A Hymn | American Revolution War Song


    About the author

    Frank Moore
    Frank Moore

    Frank Moore was a journalist and Revolutionary historian. He published a number of books on the American Revolution during his career in the mid-19th century, including Songs and Ballads of the American Revolution, Diary of the American Revolution and The Patriot Preachers of the American Revolution.


      William Billings, the author of the subjoined hymn, was born in Boston, Massachusetts, on the seventh of October, 1746. He is more celebrated, as the earliest native writer of music in America, than by his verses. He was zealous in the cause of liberty, and the patriotic ardor which pervaded his works, made them very popular with the colonists. The New England soldiers, who, during the war, were stationed in the Southern States, had many of his tunes by heart, and amused themselves by singing them in camp, to the delight of all who heard them.

      A Hymn

      LET tyrants shake their iron rod,
      And slavery clank her galling chains;
      We fear them not; we trust in God –
      New England’s God for ever reigns.

      Howe and Burgoyne, and Clinton, too,
      With Prescott and Cornwallis join’d;
      Together plot our overthrow,
      In one infernal league combin’d.

      When God inspir’d us for the fight,
      Their ranks were broke, their lines were forc’d;
      Their ships were shatter’d in our sight,
      Or swiftly driven from our coast.

      The foe comes on with haughty stride;
      Our troops advance with martial noise;
      Their veterans flee before our youth,
      And generals yield to beardless boys.

      What grateful offering shall we bring?
      What shall we render to the Lord ?
      Loud hallelujahs let us sing,
      And praise his name on every chord.

      1. This hymn was published in “Billings’ Singing Master’s Assistant,” a collection of church music in general use in New England, during the Revolution.
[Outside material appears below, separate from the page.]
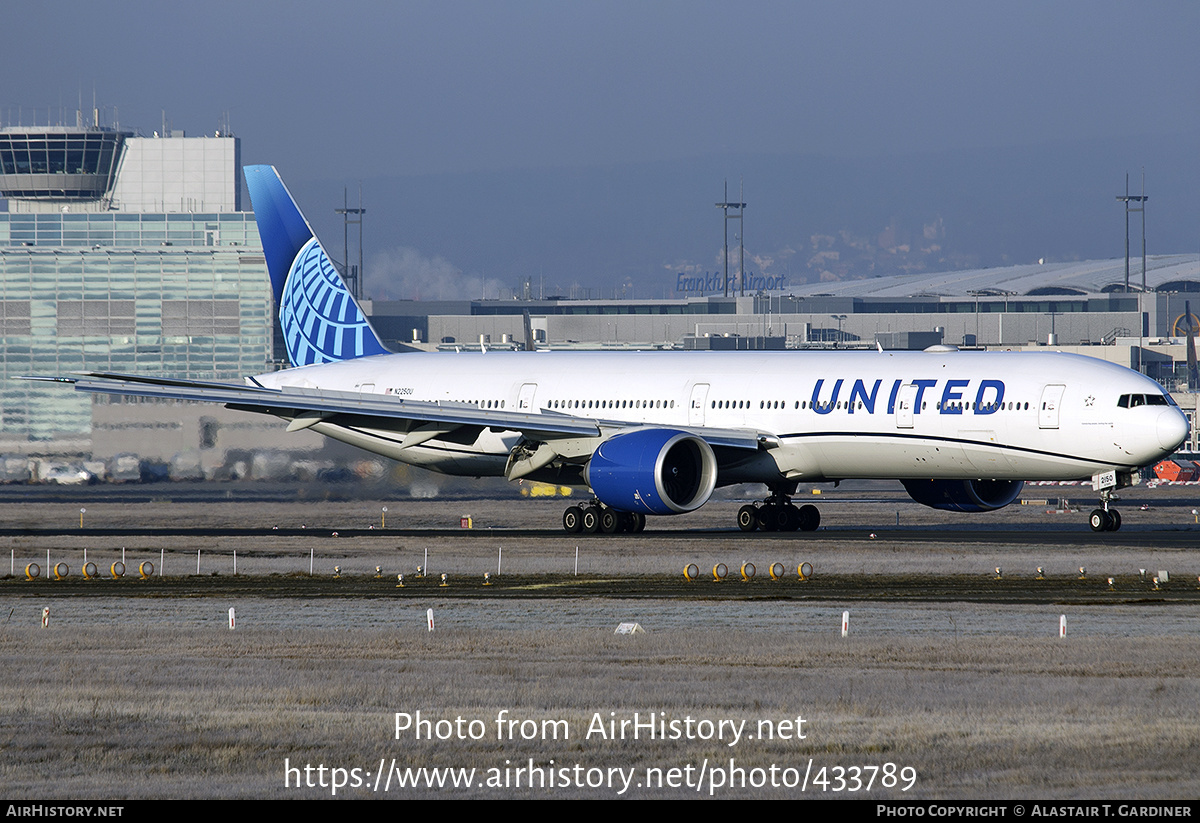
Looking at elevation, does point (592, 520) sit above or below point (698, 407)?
below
In the introduction to this work, Billings says, “Dame Gamut’s sons have a strong propensity to mirth and cheerfulness, always delighting to frequent weddings and concerts, and some of them seem to be greatly pleased in warlike achievements, and though they carry no instruments of death or destruction, yet they are so, extremely animating* that they can cause even cowards to fight, and pusillanimity to perform wonders.”
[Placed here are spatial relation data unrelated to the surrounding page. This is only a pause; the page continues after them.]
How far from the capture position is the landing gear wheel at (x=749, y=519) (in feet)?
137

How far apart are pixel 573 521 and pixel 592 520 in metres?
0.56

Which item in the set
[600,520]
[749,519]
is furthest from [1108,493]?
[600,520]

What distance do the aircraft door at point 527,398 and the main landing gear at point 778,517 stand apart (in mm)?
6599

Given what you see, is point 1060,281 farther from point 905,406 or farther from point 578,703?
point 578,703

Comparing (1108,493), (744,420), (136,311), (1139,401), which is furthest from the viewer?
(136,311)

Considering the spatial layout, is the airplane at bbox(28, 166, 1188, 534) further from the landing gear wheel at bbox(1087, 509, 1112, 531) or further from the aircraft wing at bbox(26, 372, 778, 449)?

      The music and words of another piece in the “Singing Master’s Assistant,” composed by Billings was entitled


      An Anthem from sundry scriptures.

      “Was not the day, was not the day,
      Was not the day dark, and gloomy.
      The enemy said, “let us draw a line,
      Even from York to Canada.”
      But praised be the Lord !
      But praised be the Lord !
      The snare is broken, and we are escaped !
      But praised be the Lord !

      But blessed be the Lord !
      The snare is broken, and we are escaped !
      Hark, hark, hear the adjuration,
      Cursed be the man that keepeth back his sword !
      Oh ! dismal ! oh ! horrible ! oh ! dismal.
      My bowels ! my bowels !
      I am pained at my very heart !
      My heart maketh a noise within me,
      For thou hast heard, oh my soul ! the alarm of war.”

      Billings died at Boston, September 26, 1800, aged fifty-four.